● Written task 1: In the icing excerpt, how many egg whites went into the royal icing?

● Document segment:
** START **
Last night, I moved on to the royal icing. The royal icing recipe is apparently "sufficient to ice and decorate a 20cm square fruit cake". Well, mine was 23cm square - quite a lot bigger - so I decided I better do a 1 1/2 recipe.


Egg whites form the basis of royal icing - I needed six whites, and 1.5kg icing sugar. After beating the whites, I added the sugar in spoonful by spoonful. By the time all the sugar was beaten in, the icing was so thick it was stuck in a big lump around the whisk of my mixture. I mixed through some lemon juice and glycerine and the icing was ready.


 It wasn't quite what I expected, though. The royal icing you buy in the supermarket is the kind you roll out - much the same as the almond layer. Mine may have been thick, but not thick enough for rolling. The recipe didn't mention anything about rolling either. I decided that home-made must just come out differently, grabbed my cake and started to spread the icing on.


It was never going to get the smooth finish of a rolled icing. I got the sides as smooth as possible (i.e not very) and made a few swirly patterns on the top. The biggest difficulty was knowing how thick the icing was on any given part of the cake. It took me a while, but I think I got it fairly even in the end.
** END **
Contour annotation records:
** START **
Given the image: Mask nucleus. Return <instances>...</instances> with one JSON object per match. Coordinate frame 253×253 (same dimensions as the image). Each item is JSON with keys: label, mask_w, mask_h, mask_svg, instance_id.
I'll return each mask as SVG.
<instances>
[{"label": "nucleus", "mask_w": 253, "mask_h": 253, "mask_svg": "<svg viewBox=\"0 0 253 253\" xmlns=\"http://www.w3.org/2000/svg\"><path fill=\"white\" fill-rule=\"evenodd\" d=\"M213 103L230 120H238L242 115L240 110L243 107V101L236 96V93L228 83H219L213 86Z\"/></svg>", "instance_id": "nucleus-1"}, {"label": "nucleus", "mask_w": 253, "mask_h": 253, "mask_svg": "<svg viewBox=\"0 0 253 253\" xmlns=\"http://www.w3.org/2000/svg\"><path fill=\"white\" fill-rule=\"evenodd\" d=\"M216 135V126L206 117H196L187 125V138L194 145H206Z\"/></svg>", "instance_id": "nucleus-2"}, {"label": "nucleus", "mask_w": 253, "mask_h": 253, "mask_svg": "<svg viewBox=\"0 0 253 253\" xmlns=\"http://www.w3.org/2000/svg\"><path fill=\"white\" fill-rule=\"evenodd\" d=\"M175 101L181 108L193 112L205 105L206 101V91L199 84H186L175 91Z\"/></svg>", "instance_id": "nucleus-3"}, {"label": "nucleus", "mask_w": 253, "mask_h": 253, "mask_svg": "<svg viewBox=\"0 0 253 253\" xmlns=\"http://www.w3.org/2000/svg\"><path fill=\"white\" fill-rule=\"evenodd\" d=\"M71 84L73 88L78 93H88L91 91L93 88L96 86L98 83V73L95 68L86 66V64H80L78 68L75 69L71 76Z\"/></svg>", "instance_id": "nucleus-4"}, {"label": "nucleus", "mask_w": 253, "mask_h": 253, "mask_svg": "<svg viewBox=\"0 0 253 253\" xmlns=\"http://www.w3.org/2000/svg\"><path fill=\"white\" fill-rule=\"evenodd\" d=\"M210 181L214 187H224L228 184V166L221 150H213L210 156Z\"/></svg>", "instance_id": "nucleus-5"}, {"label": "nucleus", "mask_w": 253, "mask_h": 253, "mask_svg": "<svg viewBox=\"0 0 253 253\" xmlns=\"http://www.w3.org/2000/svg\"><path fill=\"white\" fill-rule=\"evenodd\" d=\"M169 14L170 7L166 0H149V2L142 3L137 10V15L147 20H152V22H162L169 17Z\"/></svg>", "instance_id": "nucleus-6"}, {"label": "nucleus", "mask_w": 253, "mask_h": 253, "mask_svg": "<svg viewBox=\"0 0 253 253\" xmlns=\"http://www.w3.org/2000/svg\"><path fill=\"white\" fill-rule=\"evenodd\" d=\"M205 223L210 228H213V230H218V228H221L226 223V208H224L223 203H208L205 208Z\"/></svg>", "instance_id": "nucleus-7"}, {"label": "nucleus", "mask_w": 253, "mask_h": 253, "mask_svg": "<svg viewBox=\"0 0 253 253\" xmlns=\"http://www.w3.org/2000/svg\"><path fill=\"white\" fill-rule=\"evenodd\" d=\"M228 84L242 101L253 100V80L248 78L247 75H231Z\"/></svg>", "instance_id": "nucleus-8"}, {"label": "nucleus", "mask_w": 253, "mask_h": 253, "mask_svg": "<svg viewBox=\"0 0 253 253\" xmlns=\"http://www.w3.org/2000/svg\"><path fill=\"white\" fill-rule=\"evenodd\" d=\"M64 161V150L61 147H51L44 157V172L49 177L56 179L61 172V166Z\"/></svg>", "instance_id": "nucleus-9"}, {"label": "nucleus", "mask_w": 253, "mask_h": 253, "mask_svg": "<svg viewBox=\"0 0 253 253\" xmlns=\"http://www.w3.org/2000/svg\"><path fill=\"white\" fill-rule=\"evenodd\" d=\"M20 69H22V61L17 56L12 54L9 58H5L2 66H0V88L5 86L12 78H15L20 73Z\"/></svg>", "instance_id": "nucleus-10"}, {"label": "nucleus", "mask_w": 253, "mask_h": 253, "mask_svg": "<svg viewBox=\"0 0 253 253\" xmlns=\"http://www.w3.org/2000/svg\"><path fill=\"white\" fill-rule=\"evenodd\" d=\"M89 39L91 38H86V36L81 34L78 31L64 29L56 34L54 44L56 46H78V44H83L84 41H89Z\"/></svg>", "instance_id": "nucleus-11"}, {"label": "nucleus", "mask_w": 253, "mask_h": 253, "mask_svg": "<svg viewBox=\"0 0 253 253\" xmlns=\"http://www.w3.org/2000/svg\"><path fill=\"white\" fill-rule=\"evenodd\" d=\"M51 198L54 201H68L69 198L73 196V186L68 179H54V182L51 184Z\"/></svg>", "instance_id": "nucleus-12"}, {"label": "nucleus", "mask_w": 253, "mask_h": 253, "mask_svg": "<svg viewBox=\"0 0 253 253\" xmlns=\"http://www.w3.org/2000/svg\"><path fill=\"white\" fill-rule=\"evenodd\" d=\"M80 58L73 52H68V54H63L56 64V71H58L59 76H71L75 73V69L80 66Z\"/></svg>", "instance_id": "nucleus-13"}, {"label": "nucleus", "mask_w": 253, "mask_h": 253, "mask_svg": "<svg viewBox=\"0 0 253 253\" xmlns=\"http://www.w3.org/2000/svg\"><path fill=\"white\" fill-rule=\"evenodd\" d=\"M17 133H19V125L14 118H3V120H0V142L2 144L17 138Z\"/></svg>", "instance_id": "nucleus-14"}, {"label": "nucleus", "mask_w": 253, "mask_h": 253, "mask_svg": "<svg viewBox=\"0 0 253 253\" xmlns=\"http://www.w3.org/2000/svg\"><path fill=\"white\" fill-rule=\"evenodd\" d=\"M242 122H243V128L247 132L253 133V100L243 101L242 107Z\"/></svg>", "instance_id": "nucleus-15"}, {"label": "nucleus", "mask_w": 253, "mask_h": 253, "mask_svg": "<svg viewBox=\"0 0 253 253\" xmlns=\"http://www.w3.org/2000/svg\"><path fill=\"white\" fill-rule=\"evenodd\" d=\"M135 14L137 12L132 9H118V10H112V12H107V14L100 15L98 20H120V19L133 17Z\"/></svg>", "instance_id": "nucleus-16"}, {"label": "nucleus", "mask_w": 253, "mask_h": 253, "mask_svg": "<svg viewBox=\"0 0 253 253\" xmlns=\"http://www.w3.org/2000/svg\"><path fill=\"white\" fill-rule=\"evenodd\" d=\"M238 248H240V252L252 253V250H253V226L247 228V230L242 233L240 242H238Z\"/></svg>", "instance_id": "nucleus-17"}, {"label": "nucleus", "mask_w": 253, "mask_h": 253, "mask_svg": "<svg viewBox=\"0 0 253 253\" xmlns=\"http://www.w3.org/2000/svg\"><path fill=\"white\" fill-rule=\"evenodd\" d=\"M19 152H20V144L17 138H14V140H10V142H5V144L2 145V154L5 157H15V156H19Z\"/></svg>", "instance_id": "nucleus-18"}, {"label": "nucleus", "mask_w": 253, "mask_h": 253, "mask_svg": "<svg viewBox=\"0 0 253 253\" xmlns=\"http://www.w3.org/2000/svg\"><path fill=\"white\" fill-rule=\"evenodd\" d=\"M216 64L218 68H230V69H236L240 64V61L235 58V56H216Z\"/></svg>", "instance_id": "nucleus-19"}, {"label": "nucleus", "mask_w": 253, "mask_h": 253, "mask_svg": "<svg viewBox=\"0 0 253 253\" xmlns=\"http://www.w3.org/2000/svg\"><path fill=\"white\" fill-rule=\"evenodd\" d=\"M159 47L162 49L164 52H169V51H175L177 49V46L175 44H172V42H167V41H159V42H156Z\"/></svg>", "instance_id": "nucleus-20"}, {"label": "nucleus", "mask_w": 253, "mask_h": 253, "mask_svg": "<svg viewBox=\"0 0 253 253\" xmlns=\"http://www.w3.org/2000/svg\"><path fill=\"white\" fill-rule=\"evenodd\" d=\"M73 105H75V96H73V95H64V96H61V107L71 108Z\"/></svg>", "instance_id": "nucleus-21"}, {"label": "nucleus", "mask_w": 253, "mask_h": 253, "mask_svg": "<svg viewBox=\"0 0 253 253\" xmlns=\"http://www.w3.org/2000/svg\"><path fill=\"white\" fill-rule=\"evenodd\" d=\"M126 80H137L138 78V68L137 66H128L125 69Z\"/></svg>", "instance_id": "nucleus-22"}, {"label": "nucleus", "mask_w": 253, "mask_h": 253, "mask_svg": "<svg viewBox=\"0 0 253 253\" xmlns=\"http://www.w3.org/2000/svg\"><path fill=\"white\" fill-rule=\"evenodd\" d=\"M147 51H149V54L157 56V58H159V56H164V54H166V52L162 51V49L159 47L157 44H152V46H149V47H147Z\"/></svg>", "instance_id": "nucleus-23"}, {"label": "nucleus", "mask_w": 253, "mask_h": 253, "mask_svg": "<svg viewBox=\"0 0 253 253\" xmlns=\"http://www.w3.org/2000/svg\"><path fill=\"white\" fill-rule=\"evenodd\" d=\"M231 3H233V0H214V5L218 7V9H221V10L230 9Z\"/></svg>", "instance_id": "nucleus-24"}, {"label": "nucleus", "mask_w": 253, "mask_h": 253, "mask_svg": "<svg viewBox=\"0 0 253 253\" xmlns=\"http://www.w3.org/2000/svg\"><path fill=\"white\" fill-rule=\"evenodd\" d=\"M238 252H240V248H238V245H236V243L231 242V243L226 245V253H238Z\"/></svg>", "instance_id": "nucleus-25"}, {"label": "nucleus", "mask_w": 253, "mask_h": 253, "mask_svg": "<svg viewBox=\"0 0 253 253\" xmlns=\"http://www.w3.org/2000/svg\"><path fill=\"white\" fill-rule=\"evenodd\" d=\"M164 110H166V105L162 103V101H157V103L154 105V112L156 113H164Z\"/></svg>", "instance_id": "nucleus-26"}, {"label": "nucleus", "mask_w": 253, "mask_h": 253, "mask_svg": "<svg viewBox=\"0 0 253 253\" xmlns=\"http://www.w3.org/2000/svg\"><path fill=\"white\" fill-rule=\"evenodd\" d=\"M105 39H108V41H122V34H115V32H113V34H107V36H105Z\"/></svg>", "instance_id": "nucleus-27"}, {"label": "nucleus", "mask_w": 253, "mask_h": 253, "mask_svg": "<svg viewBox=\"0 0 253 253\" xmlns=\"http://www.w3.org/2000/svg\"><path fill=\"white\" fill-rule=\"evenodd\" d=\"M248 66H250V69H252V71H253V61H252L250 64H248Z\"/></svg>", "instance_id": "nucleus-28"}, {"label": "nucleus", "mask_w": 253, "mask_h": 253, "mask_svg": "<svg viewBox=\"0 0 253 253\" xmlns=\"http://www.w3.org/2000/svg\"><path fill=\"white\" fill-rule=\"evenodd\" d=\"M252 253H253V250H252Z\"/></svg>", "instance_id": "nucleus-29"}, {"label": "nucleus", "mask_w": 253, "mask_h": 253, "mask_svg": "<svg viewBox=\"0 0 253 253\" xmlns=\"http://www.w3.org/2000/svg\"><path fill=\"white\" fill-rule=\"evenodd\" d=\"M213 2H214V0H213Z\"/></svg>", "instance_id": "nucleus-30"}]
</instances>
** END **
● Written task 2: Which lines of the entries contain the string "instances"? Find each one and copy it out.

● Output 1: Six

● Output 2:
Given the image: Mask nucleus. Return <instances>...</instances> with one JSON object per match. Coordinate frame 253×253 (same dimensions as the image). Each item is JSON with keys: label, mask_w, mask_h, mask_svg, instance_id.
<instances>
</instances>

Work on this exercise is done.